Während andere Ansätze oft nur einen Bereich – etwa technische Machbarkeit – in den Vordergrund stellen, kombiniert Design Thinking Empathie, Kreativität und Rationalität. 

Was ist eine Innovation?

Eine Innovation ist mehr als nur eine neue Idee. Sie entsteht, wenn sich drei Faktoren überlagern: 

  1. Human Factors (Anziehungskraft): Entspricht die Lösung einem realen Bedürfnis? 
  1. Technical Factors (Umsetzbarkeit): Ist sie technisch machbar? 
  1. Business Factors (Wirtschaftlichkeit): Lässt sie sich wirtschaftlich tragen und skalieren? 

Erst in der Schnittmenge dieser drei Faktoren entsteht eine tragfähige Innovation. Dieser Zusammenhang wird in der folgenden Abbildung dargestellt: 

Das Bild macht deutlich: Design Thinking startet mit dem Menschen – den Human Factors. Erst danach folgen Machbarkeit und Wirtschaftlichkeit. Dieser Startpunkt unterscheidet die Methode von anderen Ansätzen, die häufig von Technologie oder Marktlogik ausgehen. 

Beispiele aus der Praxis

  • Airbnb stellte fest, dass viele Gastgeber unzureichende Fotos ihrer Wohnungen hochluden. Mithilfe von Design Thinking wurde die Perspektive der Gäste in den Vordergrund gerückt: Bessere Bilder, einfacher hochzuladen, steigerten Vertrauen und Buchungszahlen. 
  • SAP nutzte die Methode, um komplexe Softwareoberflächen für Anwender verständlicher und intuitiver zu gestalten. 

Diese Beispiele zeigen: Design Thinking ist kein theoretisches Konstrukt, sondern in der Praxis vielfach erprobt. 

Rahmenbedingungen für Design Thinking

Design Thinking ist nicht allein eine Abfolge von Methoden. Erfolgreich wird der Prozess erst, wenn bestimmte Rahmenbedingungen erfüllt sind. 

Interdisziplinäre Teams

Optimal ist ein Team aus sechs bis acht Personen mit unterschiedlichen Hintergründen. Wichtig ist, dass sogenannte T-Shaped Persönlichkeiten beteiligt sind: Menschen, die einerseits tiefes Fachwissen besitzen, andererseits aber offen und kooperationsfähig sind. 

Kreative Räume

Ein physischer oder digitaler Raum, der Kreativität unterstützt, ist essenziell. Typische Elemente sind: 

  • offene Flächen für Zusammenarbeit 
  • flexible Möbel 
  • Whiteboards und Pinnwände 
  • Materialien für Prototyping 
  • Rückzugsbereiche für konzentriertes Arbeiten 

Gelebte Fehlerkultur

Fehler gelten nicht als Rückschläge, sondern als Teil des Lernprozesses. Diese Haltung ermutigt Teams, Ideen auszuprobieren, zu verwerfen und neu zu denken.

········

• _Aufgaben_
[a] Beantworte drei Fragen zum Text über Design Thinking:
(i) Aus wie vielen Personen besteht ein optimales Team?
(ii) Welches Unternehmen setzte die Methode ein, um komplexe Softwareoberflächen verständlicher zu machen?
(iii) Welches Wort steht in Klammern hinter „Technical Factors“?
[b] Nenne alle typischen Elemente eines kreativen Raums, die der Text über Design Thinking aufzählt.

········

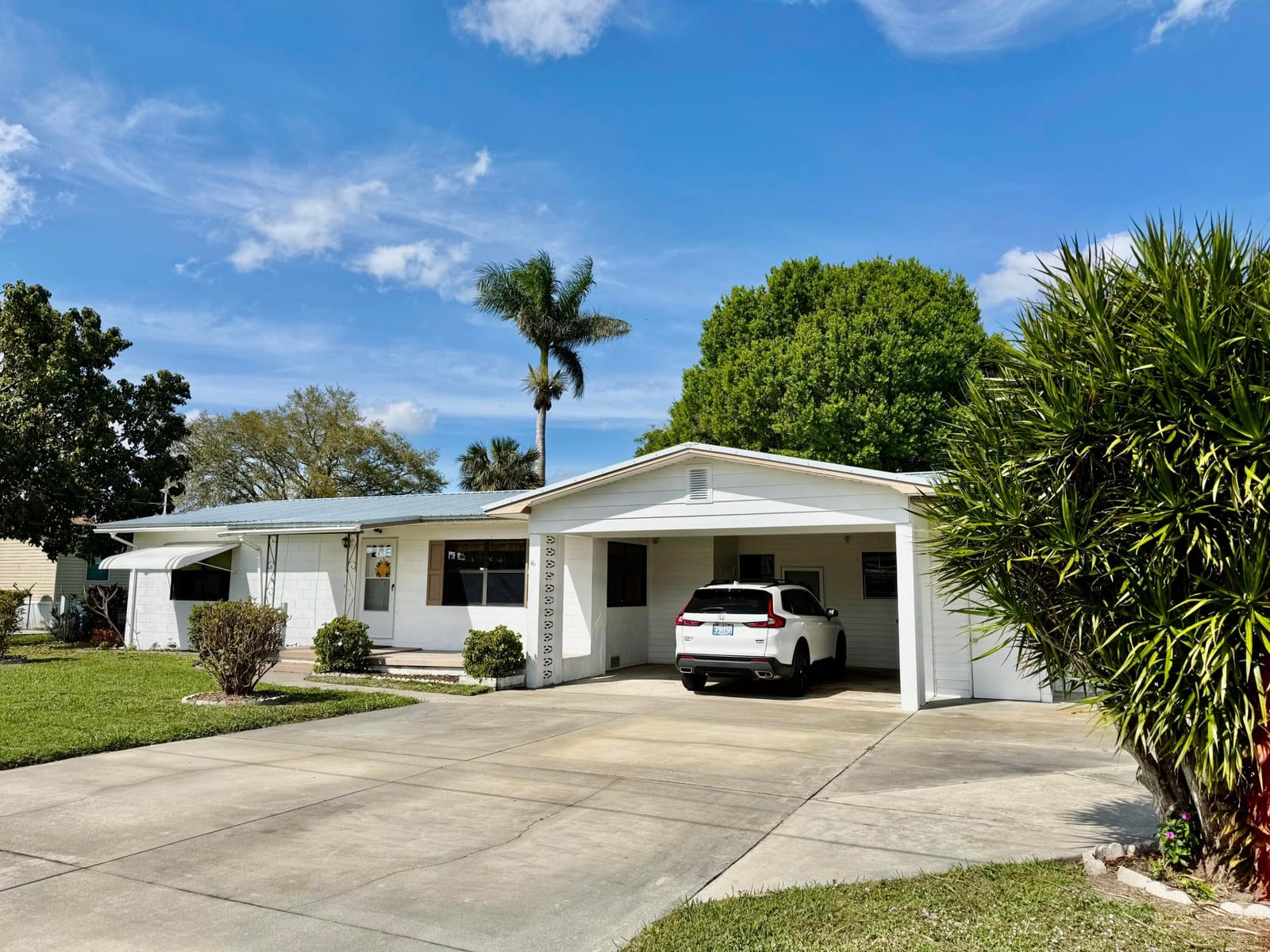 3013 SE 33rd Court, Okeechobee, FL 34974 photo 28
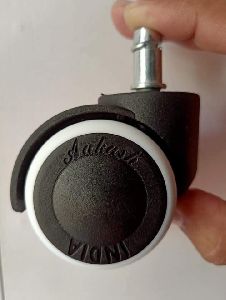 Office Chair Casters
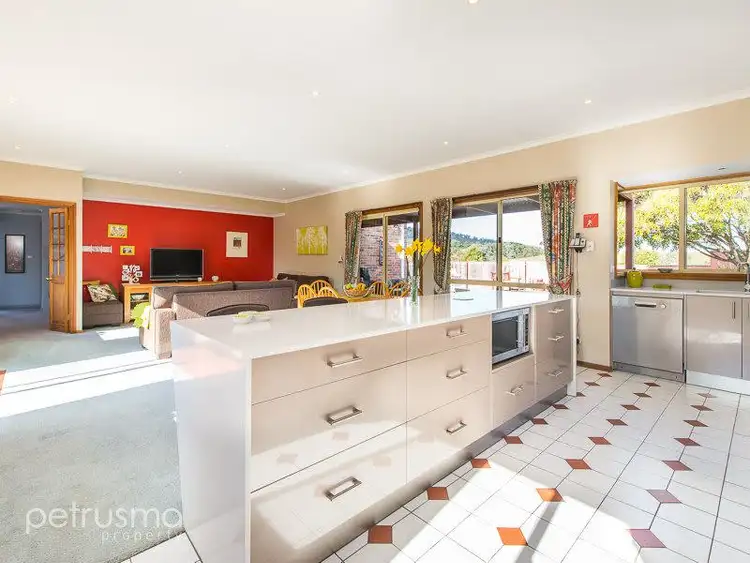 Third view of Homely house listing, 29 Jacombe Street, Richmond TAS 7025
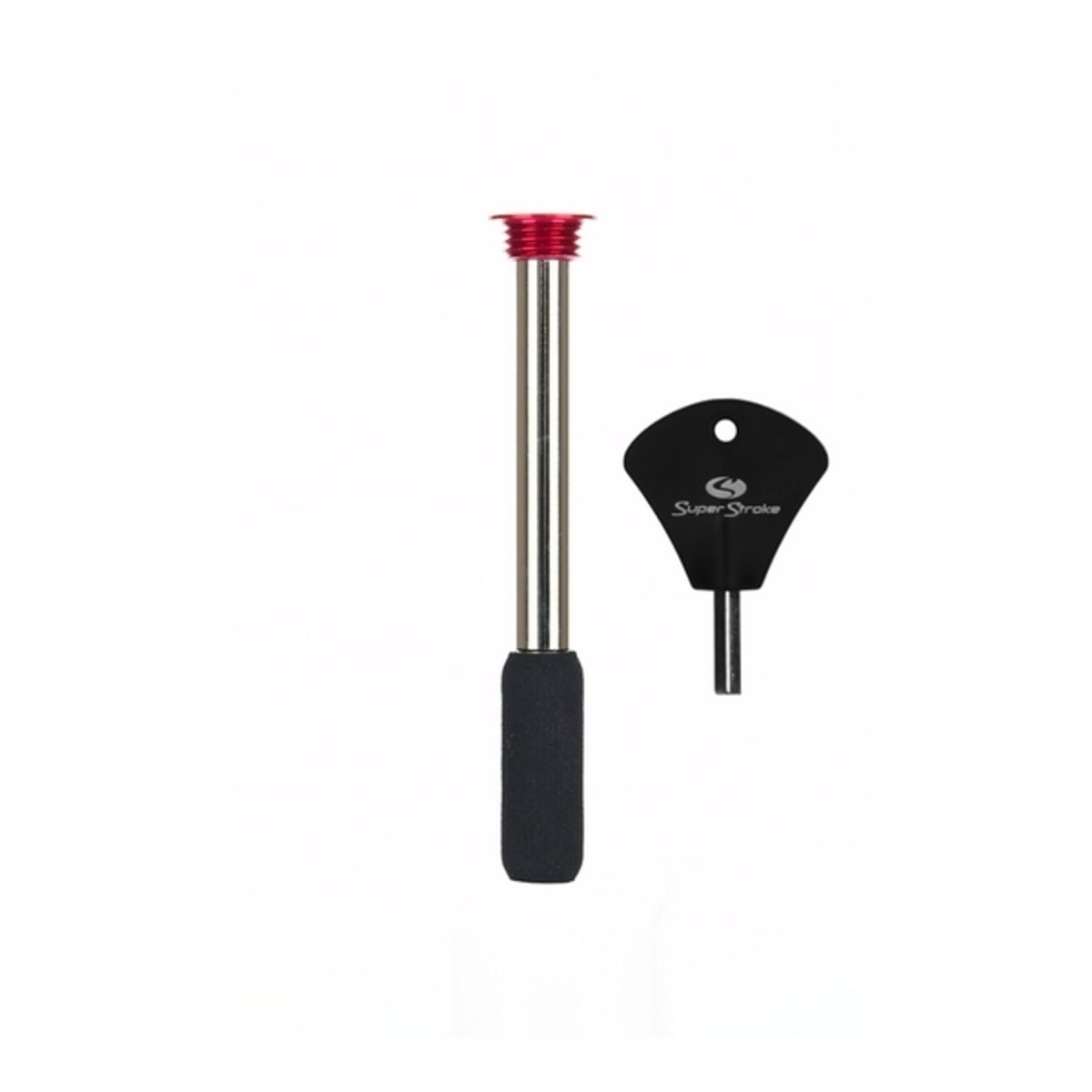 SuperStroke Counter Balance Weight 50 gram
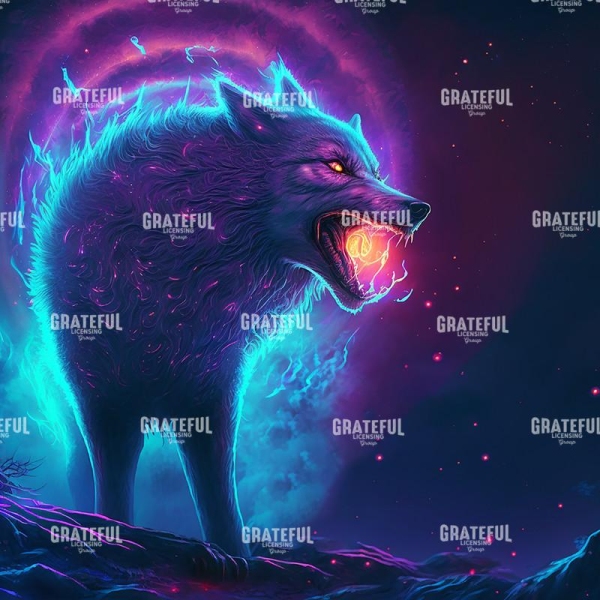 Wolf (8)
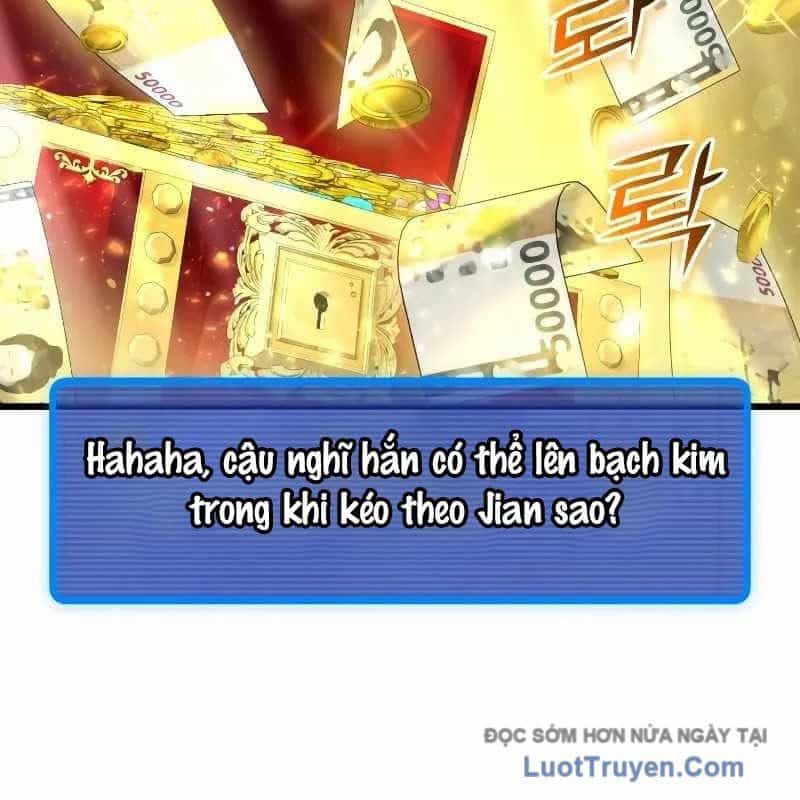Hồi Quy Nhưng Thế Giới Vẫn Bình Yên - Chương 36 - ảnh 8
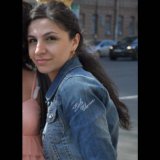 Садуева Патимат Шарабудиновна, г. Махачкала, Республика Дагестан, Россия.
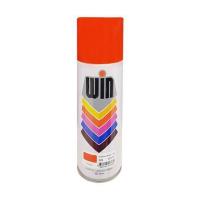 ราคา สีสเปรย์ WIN 226 ORANGE (14934)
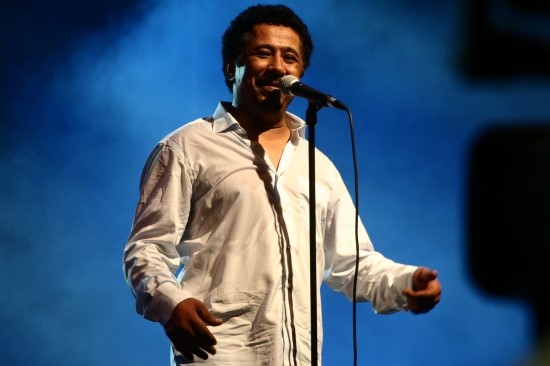 100 World Music Artists 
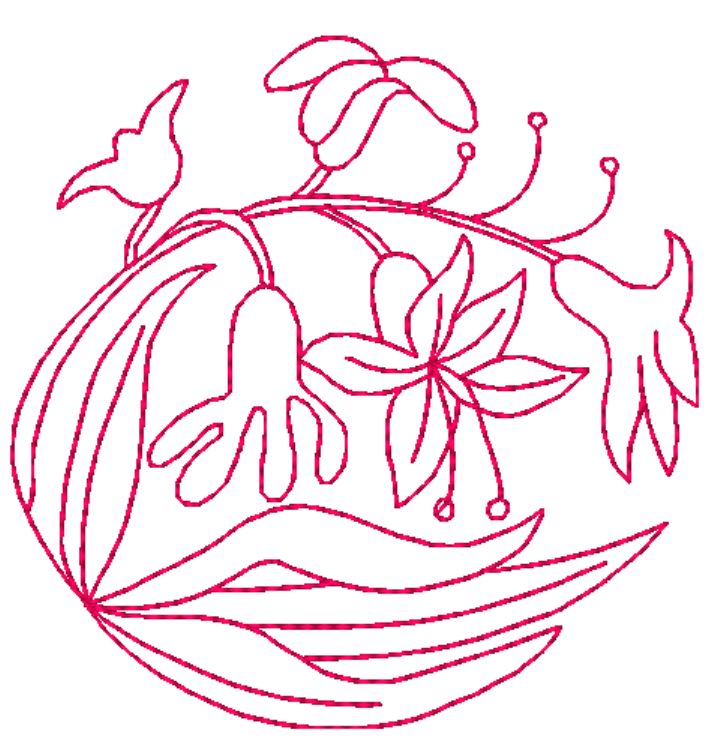 Flourish ATWS-10077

········

• _Antworten_
[a]
(i) Aus sechs bis acht Personen.
(ii) SAP.
(iii) Umsetzbarkeit.

[b]
- offene Flächen für Zusammenarbeit
- flexible Möbel
- Whiteboards und Pinnwände
- Materialien für Prototyping
- Rückzugsbereiche für konzentriertes Arbeiten